Сначала Нина Александровна не знала, куда ведут ее ноги, шла только для того, чтобы не останавливаться, а потом поняла, что левая нога стремится в райисполком, где Нина Александровна как депутат бывала почти всякий раз, когда приезжала в райцентр. Обнаружив, куда ведут ее ноги, она поняла, чего им, ногам, надо: дела, отвлечения от тяжелых мыслей, энергичного существования.

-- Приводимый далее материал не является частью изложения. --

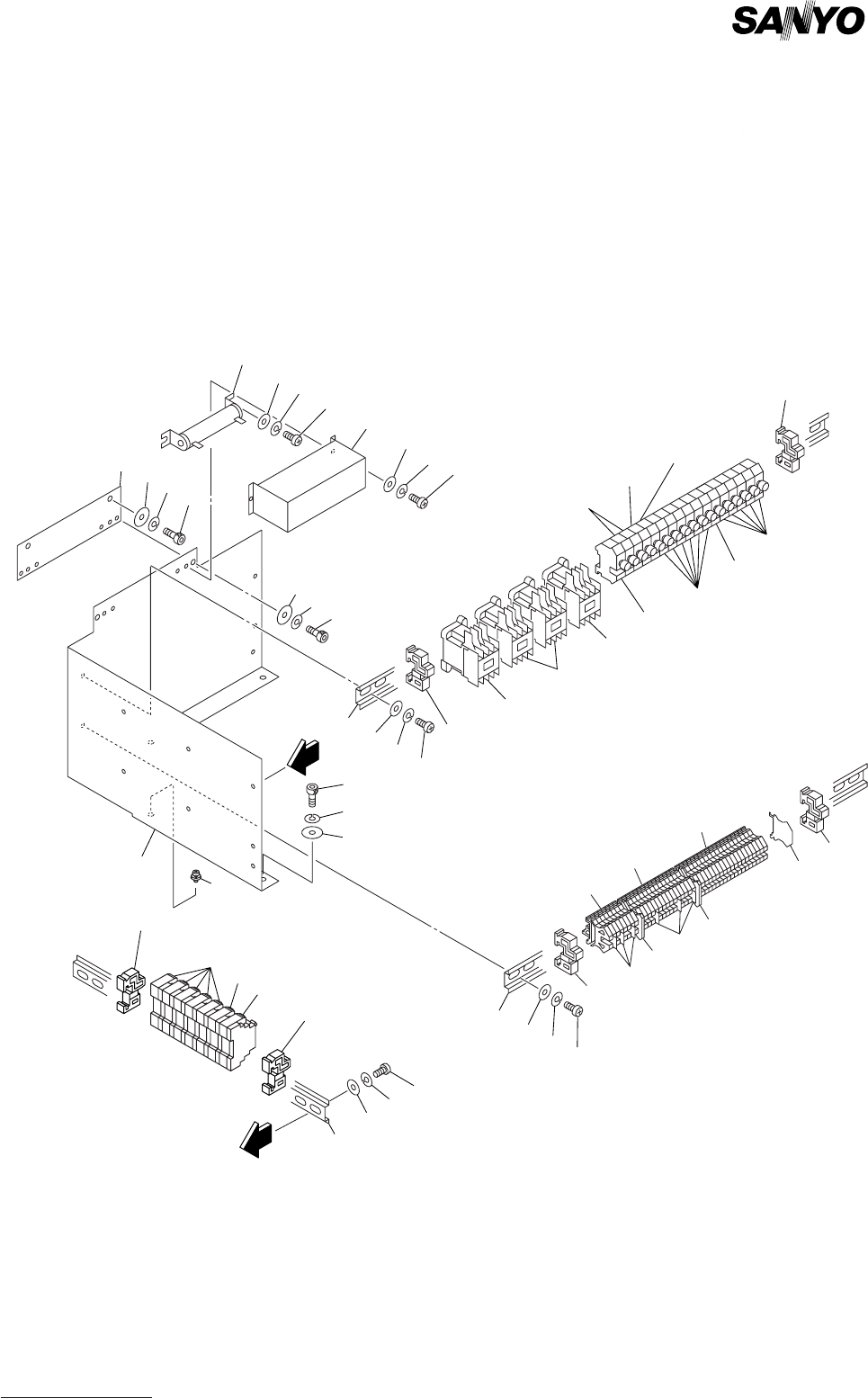 SANYO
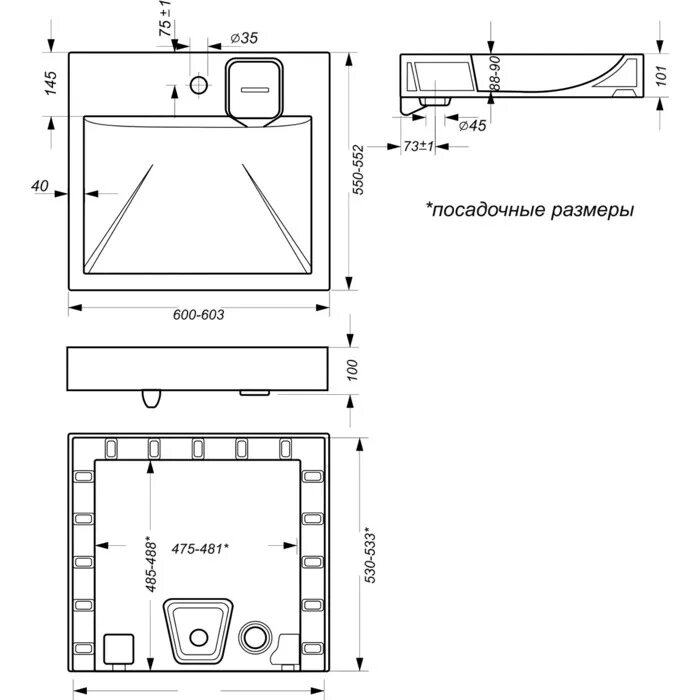 75 ±1
⌀35
145
40
550-552
600-603
88-90
101
⌀45
73±1
*посадочные размеры
100
485-488*
475-481*
530-533*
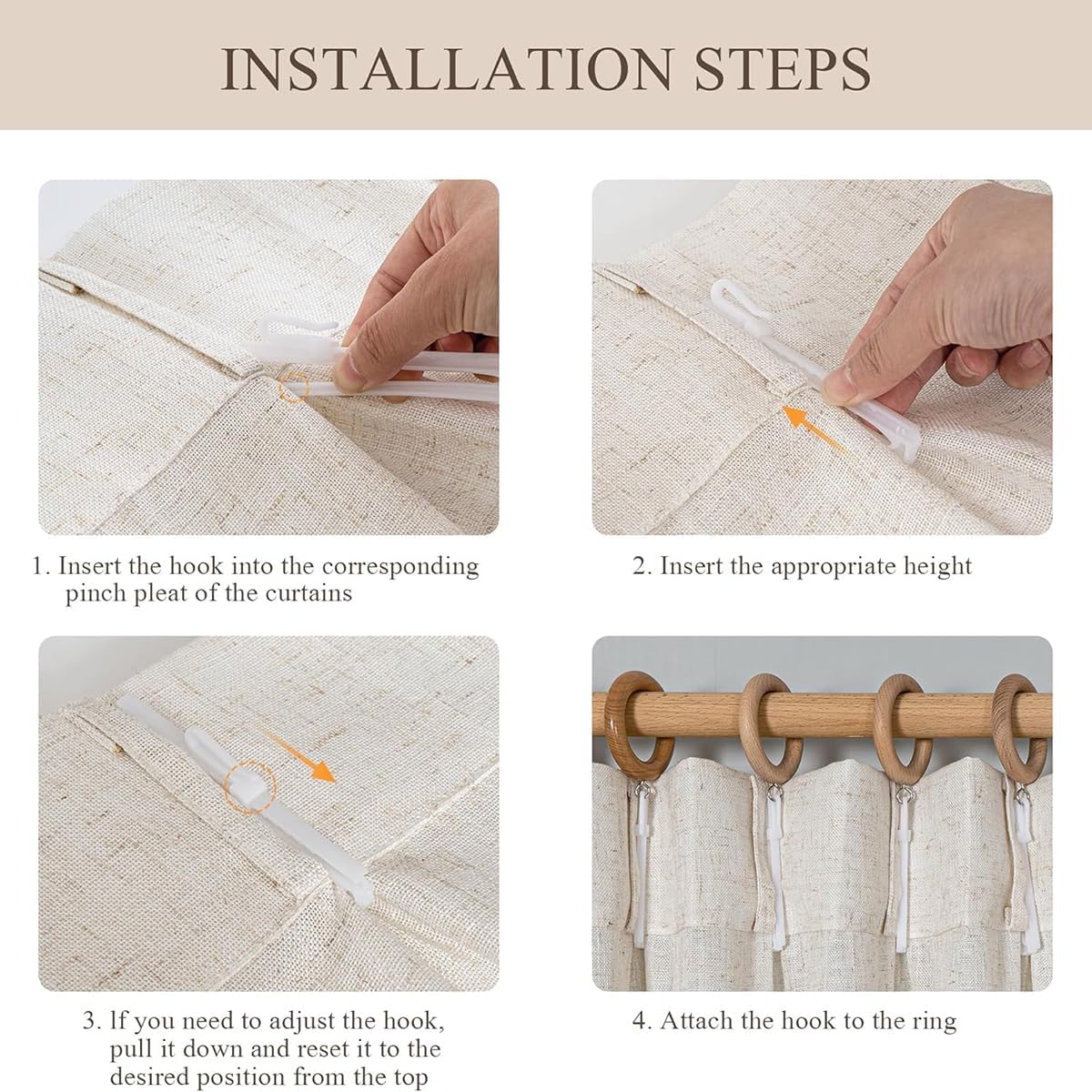 INSTALLATION STEPS

1. Insert the hook into the corresponding pinch pleat of the curtains

2. Insert the appropriate height

3. If you need to adjust the hook, pull it down and reset it to the desired position from the top

4. Attach the hook to the ring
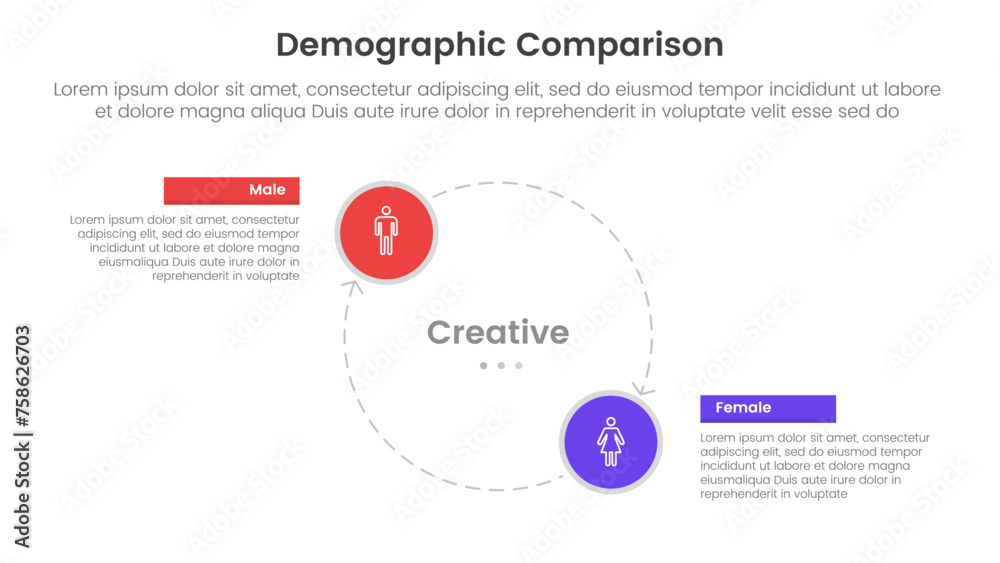 Demographic Comparison

Lorem ipsum dolor sit amet, consectetur adipiscing elit, sed do eiusmod tempor incididunt ut labore et dolore magna aliqua Duis aute irure dolor in reprehenderit in voluptate velit esse sed do

Male

Lorem ipsum dolor sit amet, consectetur adipiscing elit, sed do eiusmod tempor incididunt ut labore et dolore magna eiusmaliqua Duis aute irure dolor in reprehenderit in voluptate

Creative

Female

Lorem ipsum dolor sit amet, consectetur adipiscing elit, sed do eiusmod tempor incididunt ut labore et dolore magna eiusmaliqua Duis aute irure dolor in reprehenderit in voluptate

Adobe Stock | #758626703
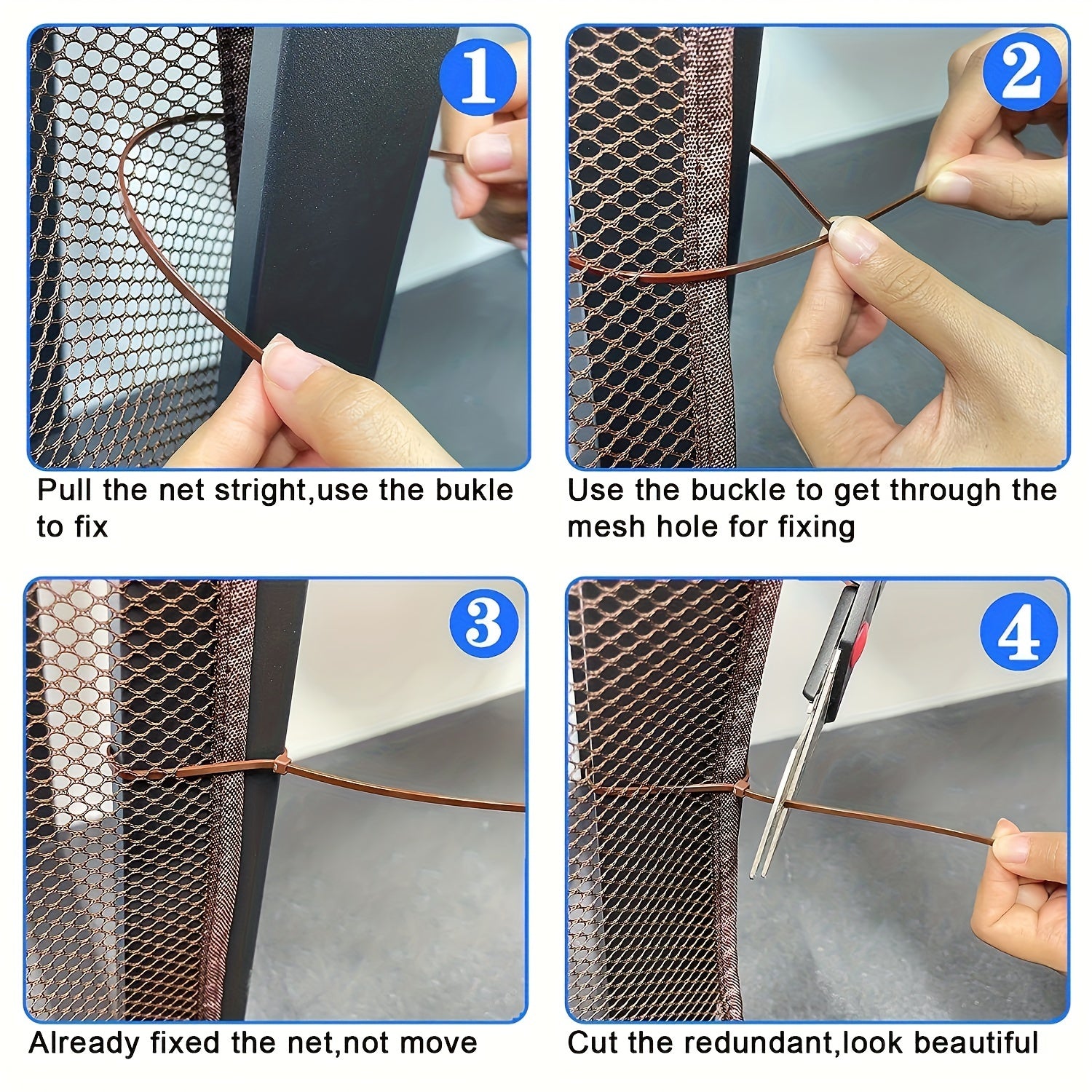 1

Pull the net stright,use the bukle to fix

2

Use the buckle to get through the mesh hole for fixing

3

Already fixed the net,not move

4

Cut the redundant,look beautiful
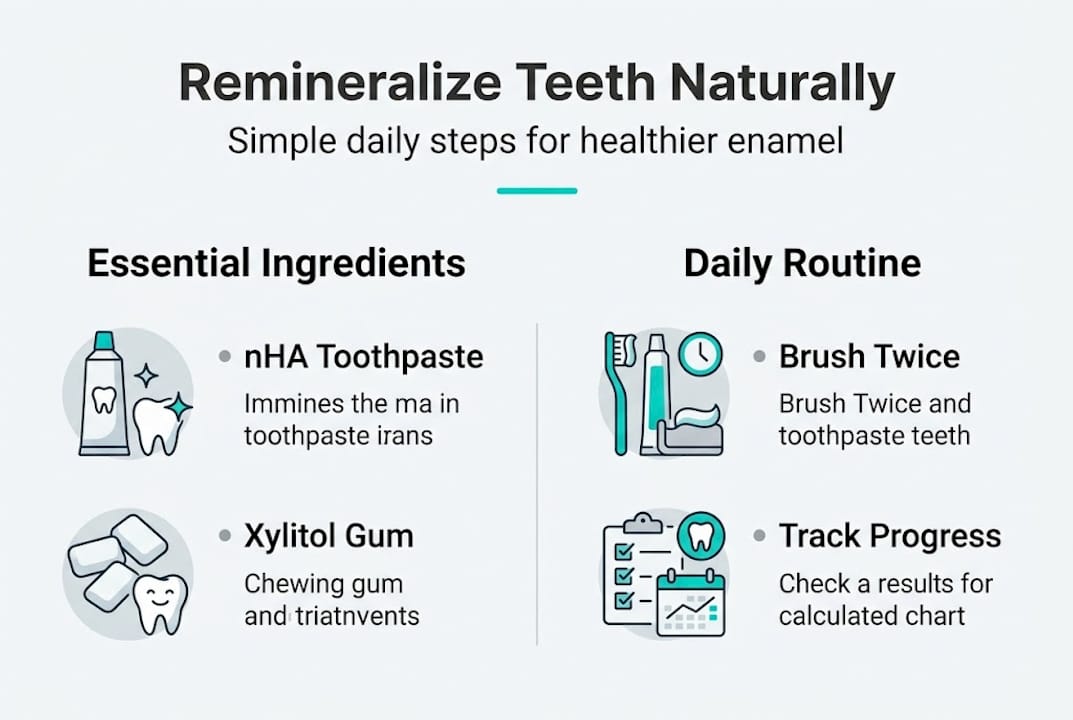 Remineralize Teeth Naturally

Simple daily steps for healthier enamel

Essential Ingredients

• nHA Toothpaste

Immines the ma in toothpaste irans

• Xylitol Gum

Chewing gum and triatnvents

Daily Routine

• Brush Twice

Brush Twice and toothpaste teeth

• Track Progress

Check a results for calculated chart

Остановившись, Нина Александровна по-крестьянски заботливо подумала о том, что, по всей вероятности, затишье в серых и низких тучах кончится мокрым снегом – так они были тяжелы, обременены, перенасыщены. И она пошла быстро в другую сторону… Звук буксующего грузовика постепенно затихал за спиной, сороки тоже угомонились, обнажившийся местами от снега деревянный тротуар, казалось, был бесстыдно голым; над районным маслозаводом висела такая крупная вывеска, какой, наверное, не имели заводы-гиганты; здесь же на воротах, как на таежнинской парикмахерской, бессонно разговаривал динамик: «…выпуск станков увеличился…»
Райцентр внезапно кончился – дома оборвались, словно кинопленка, увиделась небольшая возвышенность, на которую изящно и легко взбегали кресты и звезды большого благоустроенного кладбища. Так вот куда вели теперь ноги Нину Александровну Савицкую! Впрочем, посещать кладбище давно стало для нее разрядкой. Нина Александровна начала подниматься на кладбищенский взгорок, что сейчас, после развода с Алексеем Замараевым, оказалось для нее просто необходимым. Она подумала о том, что вот в эти самые минуты, когда каждая клеточка ее тела так напряжена, что она самой себе кажется сияющей, яркой и сильной, как директорская «Волга», могут наконец на фоне кладбищенских мыслей о бренности всего сущего прийти ответы на неразрешимые пока вопросы ее теперешней жизни. «Жаль только,– издеваясь над собой, думала Нина Александровна,– что кладбище такое благоустроенное, современное, чистенькое. Эх, была бы разруха, упавшие кресты, растерзанные могилы!»